Внезапно Толя сообразил, что это была попытка спровоцировать их, чтобы определить, кто где находится. Как говорят разведчики, вскрыть огневые точки. Он хотел остановить Сергея. Набрал полные легкие, чтобы крикнуть: "Назад!" Перекричать ветер. И опоздал. Эти люди в посадке на самом деле были профи. И у них на группу было несколько винтовок с прицелами, работающими по принципу тепловизора. Сергей хотел вскинуть автомат, чтобы открыть огонь по пулеметчику, и для этого привстал на одно колено. Он не успел ни выстрелить, ни вскрикнуть. Снайпер прятался в "секрете". Он работал в паре с пулеметчиком. Патрон был настолько мощный, что от пули не смог бы спасти даже кевларовый шлем, который молодой разведчик и так не любил одевать на боевые выходы. И когда Толя увидел, что в его группе одним бойцом меньше, он отдал команду сворачиваться и возвращаться на свои позиции.
Сергея они несли на себе. Скорбный груз перекладывали с одних плеч на другие, приговаривая "Осторожно, осторожно, прости, брат!", как будто Сергей что-то мог простить. Двигались почти незаметно, стараясь быть бесшумными, насколько может быть бесшумной обнаруженная разведгруппа. Шли, сохраняя дистанцию между бойцами. С каждым днем, с каждой каплей крови, потерянной на поле боя, они становились все опытнее. Ненависть к врагу уходила из их сердец, но вместо нее сердца заполнял холодный расчет, единственный надежный помощник в поединке с гораздо более мощным противником. Толя вдыхал запах осеннего поля. Он пьянил разведчика и тем самым отвлекал от мыслей о погибшем товарище. Нога ступала по влажной ниве, уходя по щиколотку вниз, и он думал о том, что скоро поле накроет снегами и наступит время отдыха для земли. А Толе некогда отдыхать. До тех пор пока не окончится война.
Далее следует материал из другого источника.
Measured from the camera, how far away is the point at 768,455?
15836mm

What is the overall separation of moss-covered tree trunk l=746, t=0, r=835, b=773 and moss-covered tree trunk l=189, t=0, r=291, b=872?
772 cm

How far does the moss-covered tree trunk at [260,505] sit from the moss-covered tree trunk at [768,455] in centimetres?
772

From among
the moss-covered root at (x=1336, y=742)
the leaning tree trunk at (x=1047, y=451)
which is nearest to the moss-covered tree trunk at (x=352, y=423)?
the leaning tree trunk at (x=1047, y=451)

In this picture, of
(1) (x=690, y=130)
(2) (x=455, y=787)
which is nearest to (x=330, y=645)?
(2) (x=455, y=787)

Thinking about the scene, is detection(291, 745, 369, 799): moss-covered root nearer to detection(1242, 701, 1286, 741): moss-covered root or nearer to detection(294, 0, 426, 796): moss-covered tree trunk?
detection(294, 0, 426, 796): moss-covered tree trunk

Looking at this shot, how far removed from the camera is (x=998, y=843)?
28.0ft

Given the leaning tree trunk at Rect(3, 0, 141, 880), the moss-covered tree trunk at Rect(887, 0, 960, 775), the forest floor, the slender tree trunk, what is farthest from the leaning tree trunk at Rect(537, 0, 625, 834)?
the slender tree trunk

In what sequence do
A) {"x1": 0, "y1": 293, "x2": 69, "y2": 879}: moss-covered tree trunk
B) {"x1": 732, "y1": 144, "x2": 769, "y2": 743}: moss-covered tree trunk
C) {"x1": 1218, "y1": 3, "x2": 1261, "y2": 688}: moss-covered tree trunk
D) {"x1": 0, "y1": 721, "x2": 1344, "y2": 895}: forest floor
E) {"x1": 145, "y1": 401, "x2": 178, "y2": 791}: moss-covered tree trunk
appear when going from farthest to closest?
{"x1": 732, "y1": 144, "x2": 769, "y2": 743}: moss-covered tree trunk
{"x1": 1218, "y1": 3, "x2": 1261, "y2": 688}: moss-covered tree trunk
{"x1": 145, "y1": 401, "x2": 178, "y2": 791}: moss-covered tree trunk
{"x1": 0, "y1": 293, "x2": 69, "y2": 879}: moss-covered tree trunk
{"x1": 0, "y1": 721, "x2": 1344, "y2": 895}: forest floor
И всякий раз, когда его спутники говорили мертвому товарищу "Извини, братан!", дядя Толя чувствовал, как болит его покалеченная на Майдане рука. А может, болело еще глубже, в самом сердце.
Тело Сергея лежало за старой школой, которая служила разведчикам казармой. К нему подходили попрощаться братья по оружию. Темное небо пересекали трассеры. Со всех позиций, где стояли украинские войска вокруг Дебальцево, был открыт огонь. Но не по врагу, а вверх. То тут, то там вспыхивали огни выстрелов. В этот момент бойцам было абсолютно все равно, что сепары на той стороне могут обнаружить огневые точки. Донбасская ночь рассыпалась на части. Трассеры указывали дорогу в небо уходящей душе. "Хватит, ребята, помянули", – скомандовал по рации командир роты, и через несколько секунд над холодной степью снова повисла ночная тишина. Звезды равнодушно смотрели на землю. Да и как смотрели? Ведь Земля – это песчинка в космосе, и его масштабы слишком велики, чтобы звезды замечали страдания обитателей этого микромира на окраине Вселенной. Толя сказал себе, что будет помнить Сергея, и слово он умел держать.